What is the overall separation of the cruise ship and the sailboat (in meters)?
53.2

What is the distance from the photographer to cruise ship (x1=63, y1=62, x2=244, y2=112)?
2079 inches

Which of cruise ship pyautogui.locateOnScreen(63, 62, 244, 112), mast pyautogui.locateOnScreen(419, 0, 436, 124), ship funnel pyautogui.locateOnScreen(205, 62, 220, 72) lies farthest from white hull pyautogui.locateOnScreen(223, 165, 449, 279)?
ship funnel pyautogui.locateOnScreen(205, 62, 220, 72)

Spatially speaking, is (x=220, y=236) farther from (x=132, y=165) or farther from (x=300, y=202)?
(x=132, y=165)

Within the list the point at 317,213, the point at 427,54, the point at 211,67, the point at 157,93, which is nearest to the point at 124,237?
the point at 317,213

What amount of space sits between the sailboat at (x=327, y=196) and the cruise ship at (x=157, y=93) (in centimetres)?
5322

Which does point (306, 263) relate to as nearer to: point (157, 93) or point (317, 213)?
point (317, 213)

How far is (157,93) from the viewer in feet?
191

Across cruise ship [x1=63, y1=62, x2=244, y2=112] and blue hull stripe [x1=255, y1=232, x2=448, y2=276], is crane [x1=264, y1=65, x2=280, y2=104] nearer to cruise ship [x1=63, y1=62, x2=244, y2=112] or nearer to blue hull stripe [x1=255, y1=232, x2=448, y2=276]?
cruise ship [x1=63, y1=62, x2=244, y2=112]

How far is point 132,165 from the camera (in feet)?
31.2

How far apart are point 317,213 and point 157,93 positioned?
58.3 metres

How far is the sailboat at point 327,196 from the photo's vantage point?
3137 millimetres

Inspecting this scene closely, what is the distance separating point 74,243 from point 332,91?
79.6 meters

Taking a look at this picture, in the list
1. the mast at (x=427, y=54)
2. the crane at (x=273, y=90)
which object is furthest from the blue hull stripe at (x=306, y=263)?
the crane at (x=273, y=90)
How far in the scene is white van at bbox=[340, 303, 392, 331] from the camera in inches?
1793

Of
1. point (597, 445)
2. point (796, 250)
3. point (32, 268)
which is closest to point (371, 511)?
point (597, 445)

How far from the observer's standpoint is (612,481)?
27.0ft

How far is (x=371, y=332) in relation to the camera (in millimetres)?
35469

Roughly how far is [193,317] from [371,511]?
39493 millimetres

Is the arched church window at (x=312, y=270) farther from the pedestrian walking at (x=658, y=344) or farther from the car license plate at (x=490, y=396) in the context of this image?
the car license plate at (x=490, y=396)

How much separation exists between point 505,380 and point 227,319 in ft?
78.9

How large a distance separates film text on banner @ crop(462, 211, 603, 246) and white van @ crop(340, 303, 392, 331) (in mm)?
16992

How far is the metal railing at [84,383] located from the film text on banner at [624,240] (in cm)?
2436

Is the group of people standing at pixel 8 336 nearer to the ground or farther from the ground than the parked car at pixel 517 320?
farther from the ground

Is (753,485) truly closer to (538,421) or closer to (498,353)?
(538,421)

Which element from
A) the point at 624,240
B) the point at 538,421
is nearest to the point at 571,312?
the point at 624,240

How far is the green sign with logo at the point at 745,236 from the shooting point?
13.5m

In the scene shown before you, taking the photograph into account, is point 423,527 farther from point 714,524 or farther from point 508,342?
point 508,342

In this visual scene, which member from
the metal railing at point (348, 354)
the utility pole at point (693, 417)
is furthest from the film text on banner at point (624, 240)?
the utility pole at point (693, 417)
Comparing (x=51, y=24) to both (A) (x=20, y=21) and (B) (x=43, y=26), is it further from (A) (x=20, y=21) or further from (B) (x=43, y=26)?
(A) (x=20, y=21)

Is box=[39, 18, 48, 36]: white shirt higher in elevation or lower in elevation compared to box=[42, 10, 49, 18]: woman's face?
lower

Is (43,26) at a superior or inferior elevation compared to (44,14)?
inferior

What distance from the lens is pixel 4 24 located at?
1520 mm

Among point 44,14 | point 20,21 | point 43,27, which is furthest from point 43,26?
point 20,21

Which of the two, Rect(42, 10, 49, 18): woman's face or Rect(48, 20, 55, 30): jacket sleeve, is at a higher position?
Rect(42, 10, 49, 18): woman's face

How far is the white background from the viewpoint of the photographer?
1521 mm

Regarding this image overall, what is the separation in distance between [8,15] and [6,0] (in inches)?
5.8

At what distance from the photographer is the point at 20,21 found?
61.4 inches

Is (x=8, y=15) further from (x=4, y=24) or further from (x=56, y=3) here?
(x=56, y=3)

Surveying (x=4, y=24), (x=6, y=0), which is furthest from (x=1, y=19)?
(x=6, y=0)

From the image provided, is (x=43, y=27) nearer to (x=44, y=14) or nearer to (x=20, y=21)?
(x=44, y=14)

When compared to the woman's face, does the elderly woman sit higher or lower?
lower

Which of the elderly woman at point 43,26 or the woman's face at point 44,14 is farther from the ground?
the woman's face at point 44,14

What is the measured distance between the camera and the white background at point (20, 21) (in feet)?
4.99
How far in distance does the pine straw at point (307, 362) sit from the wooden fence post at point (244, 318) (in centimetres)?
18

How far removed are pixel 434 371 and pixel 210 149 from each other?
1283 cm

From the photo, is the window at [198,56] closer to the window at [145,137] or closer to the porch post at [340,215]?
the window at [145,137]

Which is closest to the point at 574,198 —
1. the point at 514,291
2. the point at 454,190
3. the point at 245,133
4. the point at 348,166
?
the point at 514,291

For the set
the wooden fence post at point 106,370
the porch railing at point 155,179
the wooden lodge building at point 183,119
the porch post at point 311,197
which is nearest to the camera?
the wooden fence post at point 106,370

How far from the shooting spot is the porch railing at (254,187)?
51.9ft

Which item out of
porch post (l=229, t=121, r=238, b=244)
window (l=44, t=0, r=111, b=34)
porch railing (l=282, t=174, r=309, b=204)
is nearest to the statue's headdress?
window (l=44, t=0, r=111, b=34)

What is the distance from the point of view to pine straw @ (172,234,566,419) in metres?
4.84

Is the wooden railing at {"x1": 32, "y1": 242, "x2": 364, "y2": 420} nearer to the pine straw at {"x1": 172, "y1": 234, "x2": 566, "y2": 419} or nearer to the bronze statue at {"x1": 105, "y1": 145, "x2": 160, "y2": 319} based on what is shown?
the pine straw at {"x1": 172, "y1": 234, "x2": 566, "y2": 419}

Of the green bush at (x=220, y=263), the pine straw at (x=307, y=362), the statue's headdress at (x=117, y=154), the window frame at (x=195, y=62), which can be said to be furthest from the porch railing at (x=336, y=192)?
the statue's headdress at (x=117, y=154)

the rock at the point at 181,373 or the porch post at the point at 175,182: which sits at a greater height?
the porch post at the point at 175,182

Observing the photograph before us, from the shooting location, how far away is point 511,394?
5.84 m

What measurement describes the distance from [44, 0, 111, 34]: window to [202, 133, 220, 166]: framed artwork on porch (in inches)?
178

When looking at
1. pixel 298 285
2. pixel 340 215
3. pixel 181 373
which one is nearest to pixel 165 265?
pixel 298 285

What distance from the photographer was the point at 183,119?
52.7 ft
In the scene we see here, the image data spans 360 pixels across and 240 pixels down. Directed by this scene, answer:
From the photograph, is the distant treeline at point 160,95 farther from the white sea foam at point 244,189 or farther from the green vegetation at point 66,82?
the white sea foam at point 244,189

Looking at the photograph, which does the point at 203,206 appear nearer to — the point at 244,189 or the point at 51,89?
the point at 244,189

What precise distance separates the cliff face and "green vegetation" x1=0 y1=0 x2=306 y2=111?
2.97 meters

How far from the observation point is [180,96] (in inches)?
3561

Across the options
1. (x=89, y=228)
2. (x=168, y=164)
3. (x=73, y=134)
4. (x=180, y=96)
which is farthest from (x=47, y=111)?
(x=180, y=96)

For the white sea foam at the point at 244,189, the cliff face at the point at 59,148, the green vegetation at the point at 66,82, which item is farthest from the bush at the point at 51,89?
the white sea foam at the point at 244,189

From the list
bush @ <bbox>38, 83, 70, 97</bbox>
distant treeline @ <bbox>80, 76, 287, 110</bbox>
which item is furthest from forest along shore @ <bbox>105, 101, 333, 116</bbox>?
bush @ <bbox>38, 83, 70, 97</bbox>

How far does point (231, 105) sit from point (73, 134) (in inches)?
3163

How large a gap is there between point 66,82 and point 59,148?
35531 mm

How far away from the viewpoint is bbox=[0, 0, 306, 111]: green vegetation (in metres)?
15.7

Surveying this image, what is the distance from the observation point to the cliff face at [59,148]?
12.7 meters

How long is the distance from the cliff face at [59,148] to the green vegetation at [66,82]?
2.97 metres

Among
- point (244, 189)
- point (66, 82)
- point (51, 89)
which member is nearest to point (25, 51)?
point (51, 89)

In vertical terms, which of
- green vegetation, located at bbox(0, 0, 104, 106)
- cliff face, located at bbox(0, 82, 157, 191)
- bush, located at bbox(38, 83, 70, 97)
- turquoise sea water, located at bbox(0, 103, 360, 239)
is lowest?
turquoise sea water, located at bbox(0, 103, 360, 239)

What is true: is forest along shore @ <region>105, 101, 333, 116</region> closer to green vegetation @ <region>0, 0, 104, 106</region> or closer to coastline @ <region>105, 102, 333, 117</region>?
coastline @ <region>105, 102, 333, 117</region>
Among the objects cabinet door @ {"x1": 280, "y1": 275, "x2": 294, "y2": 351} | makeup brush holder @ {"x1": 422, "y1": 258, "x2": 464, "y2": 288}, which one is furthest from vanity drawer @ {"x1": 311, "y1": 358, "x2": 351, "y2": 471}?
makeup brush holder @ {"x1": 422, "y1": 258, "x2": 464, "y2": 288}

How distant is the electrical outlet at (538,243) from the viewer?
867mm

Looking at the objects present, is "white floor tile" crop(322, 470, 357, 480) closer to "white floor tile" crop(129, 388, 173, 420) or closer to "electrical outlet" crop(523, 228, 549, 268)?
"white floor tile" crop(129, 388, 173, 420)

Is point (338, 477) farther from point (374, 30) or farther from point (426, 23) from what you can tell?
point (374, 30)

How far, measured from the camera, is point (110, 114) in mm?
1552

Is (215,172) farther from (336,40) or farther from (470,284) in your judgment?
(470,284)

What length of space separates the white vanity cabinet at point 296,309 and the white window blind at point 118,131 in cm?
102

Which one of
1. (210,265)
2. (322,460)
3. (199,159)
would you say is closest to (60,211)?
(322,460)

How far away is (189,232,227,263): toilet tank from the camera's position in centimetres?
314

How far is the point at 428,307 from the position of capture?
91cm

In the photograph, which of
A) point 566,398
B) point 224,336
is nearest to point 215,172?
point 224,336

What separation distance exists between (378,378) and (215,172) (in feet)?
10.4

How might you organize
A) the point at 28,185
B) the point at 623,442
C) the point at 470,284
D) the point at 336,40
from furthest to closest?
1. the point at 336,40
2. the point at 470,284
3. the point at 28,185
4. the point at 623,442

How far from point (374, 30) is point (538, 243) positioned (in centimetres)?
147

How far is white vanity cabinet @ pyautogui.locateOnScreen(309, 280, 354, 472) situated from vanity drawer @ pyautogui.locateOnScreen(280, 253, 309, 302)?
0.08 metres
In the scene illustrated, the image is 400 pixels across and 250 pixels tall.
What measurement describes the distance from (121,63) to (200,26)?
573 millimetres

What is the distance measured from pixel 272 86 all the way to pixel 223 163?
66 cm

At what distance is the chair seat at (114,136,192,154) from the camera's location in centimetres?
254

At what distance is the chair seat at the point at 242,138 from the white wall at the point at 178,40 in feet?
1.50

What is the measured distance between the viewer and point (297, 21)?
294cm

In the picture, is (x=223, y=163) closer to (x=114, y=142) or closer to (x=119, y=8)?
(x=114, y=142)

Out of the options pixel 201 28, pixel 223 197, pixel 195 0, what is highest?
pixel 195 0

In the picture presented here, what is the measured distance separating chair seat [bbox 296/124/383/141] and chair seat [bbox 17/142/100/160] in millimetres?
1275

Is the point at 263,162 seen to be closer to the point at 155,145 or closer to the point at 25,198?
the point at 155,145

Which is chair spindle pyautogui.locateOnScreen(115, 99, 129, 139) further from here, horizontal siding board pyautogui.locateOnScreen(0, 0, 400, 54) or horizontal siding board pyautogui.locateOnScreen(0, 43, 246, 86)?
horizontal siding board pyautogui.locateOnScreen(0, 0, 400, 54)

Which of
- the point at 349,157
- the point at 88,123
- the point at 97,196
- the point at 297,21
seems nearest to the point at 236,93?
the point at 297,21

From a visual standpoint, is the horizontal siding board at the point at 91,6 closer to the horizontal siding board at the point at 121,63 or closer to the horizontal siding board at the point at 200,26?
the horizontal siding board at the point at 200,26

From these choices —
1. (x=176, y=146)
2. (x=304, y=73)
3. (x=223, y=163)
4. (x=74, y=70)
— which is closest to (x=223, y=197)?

§ The exercise
In the items from the start up to and including the line with "2079 inches", replace "cruise ship" with "ocean liner" and give those lines again with nothing else changed.

§ Finished exercise
What is the overall separation of the ocean liner and the sailboat (in meters)?
53.2

What is the distance from the photographer to ocean liner (x1=63, y1=62, x2=244, y2=112)?
2079 inches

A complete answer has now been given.